_Prompt_
Give a verbatim repeat of the lines that run from the line containing "How far from the observer" to the end of the data below.

_Information shown_

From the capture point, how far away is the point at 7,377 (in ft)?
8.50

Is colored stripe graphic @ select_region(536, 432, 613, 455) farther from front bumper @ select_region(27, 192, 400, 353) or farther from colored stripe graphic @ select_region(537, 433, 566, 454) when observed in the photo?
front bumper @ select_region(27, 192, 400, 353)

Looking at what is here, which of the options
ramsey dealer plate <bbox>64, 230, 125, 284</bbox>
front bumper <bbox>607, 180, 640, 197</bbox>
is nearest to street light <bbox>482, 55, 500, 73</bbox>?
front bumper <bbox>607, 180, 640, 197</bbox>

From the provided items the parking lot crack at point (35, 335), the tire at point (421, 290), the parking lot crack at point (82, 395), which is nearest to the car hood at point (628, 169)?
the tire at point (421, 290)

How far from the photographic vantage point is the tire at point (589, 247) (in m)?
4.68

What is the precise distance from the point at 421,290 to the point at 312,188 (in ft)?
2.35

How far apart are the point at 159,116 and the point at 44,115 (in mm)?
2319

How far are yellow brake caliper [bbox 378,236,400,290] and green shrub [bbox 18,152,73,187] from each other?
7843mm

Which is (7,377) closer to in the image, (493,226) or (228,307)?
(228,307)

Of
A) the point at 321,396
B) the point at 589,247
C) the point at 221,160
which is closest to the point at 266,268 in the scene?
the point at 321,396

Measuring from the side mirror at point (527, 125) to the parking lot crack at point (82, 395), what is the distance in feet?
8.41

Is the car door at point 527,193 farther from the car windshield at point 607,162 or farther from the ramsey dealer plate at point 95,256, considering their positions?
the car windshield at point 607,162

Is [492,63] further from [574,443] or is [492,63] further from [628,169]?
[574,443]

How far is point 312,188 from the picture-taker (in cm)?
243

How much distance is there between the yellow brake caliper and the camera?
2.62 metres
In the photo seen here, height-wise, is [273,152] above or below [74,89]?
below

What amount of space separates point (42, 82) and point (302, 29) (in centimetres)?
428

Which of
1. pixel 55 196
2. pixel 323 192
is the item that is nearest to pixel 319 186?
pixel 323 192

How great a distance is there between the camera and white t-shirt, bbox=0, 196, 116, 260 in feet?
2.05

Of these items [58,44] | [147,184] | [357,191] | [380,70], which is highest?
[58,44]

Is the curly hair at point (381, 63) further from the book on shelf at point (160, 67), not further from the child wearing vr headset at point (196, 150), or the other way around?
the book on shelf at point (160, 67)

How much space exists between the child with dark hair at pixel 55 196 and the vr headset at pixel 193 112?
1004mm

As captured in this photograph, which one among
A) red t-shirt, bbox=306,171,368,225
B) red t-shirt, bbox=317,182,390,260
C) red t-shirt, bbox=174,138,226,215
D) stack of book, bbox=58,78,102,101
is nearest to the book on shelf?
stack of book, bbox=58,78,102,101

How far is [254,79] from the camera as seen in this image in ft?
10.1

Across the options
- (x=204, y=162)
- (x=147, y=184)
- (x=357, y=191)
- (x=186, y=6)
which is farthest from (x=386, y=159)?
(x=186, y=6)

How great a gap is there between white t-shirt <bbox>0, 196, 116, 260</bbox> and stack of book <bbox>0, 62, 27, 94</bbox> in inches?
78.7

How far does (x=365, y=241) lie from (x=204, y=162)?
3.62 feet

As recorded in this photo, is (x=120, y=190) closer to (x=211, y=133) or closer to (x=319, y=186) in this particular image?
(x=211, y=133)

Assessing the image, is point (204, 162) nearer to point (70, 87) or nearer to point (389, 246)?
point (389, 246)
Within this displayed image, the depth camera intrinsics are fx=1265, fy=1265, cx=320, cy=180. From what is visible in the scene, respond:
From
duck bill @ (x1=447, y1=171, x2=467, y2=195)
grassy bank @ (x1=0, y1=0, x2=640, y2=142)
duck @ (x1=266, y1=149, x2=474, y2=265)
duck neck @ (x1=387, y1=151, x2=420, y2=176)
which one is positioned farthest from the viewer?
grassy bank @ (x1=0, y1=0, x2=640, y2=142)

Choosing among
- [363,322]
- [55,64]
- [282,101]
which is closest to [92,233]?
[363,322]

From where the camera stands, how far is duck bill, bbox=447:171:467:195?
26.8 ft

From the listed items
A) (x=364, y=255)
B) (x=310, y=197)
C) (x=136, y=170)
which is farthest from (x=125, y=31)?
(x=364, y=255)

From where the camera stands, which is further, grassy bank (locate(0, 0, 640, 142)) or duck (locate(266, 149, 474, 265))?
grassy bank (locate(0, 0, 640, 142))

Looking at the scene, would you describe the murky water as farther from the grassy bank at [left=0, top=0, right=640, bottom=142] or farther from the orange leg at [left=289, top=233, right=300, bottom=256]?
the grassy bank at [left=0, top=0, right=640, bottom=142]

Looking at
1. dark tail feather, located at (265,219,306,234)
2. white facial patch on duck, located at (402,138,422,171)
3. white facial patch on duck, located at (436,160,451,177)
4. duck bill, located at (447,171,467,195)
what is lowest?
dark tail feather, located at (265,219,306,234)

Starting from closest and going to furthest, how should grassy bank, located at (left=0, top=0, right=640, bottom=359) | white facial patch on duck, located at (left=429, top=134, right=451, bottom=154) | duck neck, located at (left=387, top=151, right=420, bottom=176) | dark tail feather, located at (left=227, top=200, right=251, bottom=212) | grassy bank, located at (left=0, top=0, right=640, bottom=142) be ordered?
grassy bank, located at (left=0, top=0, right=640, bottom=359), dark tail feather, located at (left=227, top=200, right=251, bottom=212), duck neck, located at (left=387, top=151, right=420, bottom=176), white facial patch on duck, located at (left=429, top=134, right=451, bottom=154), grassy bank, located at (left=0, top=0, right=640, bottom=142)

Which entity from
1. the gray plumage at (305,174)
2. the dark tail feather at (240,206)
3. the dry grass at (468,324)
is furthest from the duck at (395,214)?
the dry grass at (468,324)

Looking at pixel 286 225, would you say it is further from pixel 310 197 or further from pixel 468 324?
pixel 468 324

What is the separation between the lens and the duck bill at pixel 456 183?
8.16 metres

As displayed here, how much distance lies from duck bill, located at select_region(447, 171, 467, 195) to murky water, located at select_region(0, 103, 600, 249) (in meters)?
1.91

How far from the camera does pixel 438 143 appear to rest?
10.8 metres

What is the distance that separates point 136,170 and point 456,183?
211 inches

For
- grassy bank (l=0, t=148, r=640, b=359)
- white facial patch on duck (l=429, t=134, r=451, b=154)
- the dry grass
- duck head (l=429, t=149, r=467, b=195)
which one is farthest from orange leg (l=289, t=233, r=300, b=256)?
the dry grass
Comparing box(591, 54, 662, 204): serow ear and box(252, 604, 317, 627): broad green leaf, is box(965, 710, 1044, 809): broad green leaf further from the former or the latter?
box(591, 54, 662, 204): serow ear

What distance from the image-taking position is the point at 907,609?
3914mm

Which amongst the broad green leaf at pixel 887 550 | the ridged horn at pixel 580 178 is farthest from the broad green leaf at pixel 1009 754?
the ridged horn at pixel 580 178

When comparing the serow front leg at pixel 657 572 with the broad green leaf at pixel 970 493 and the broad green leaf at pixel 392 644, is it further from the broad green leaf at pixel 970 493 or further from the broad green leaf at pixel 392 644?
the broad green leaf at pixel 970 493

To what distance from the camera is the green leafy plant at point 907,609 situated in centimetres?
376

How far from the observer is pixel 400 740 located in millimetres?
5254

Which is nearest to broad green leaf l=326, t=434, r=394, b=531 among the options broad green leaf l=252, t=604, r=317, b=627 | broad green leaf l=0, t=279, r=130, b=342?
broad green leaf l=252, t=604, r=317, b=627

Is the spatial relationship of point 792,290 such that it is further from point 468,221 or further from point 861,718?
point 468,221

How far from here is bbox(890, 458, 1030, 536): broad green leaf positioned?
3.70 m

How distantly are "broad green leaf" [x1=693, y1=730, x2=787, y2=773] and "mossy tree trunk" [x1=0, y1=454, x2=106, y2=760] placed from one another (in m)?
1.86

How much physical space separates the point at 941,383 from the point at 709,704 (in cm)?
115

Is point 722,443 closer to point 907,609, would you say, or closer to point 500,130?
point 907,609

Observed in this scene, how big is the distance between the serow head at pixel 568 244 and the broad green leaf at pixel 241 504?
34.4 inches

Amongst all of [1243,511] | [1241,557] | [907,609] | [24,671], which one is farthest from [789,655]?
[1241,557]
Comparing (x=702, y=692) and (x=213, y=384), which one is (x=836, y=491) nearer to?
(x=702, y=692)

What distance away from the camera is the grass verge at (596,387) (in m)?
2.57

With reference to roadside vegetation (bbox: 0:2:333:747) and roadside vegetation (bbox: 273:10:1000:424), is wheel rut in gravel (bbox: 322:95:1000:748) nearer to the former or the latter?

_Result of the task_
How far from the observer is pixel 400 740 located in millimetres?
5254

Which is nearest to broad green leaf l=326, t=434, r=394, b=531 among the options broad green leaf l=252, t=604, r=317, b=627 | broad green leaf l=0, t=279, r=130, b=342?
broad green leaf l=252, t=604, r=317, b=627

Is the spatial relationship of point 792,290 such that it is further from point 468,221 or further from point 861,718?
point 468,221

How far from here is bbox(890, 458, 1030, 536): broad green leaf positioned?
3.70 m

How distantly are "broad green leaf" [x1=693, y1=730, x2=787, y2=773] and "mossy tree trunk" [x1=0, y1=454, x2=106, y2=760] placed from one another (in m)?
1.86

How much physical space separates the point at 941,383 from the point at 709,704 (in cm)?
115

Is point 722,443 closer to point 907,609, would you say, or closer to point 500,130?
point 907,609

Observed in this scene, how big is the distance between the serow head at pixel 568 244 and the broad green leaf at pixel 241 504?
34.4 inches

Amongst all of [1243,511] | [1241,557] | [907,609] | [24,671], which one is farthest from [789,655]?
[1241,557]
Comparing (x=702, y=692) and (x=213, y=384), which one is (x=836, y=491) nearer to?
(x=702, y=692)

What distance away from the camera is the grass verge at (596,387) (in m)?
2.57

With reference to roadside vegetation (bbox: 0:2:333:747) and roadside vegetation (bbox: 273:10:1000:424), is wheel rut in gravel (bbox: 322:95:1000:748) nearer to the former or the latter?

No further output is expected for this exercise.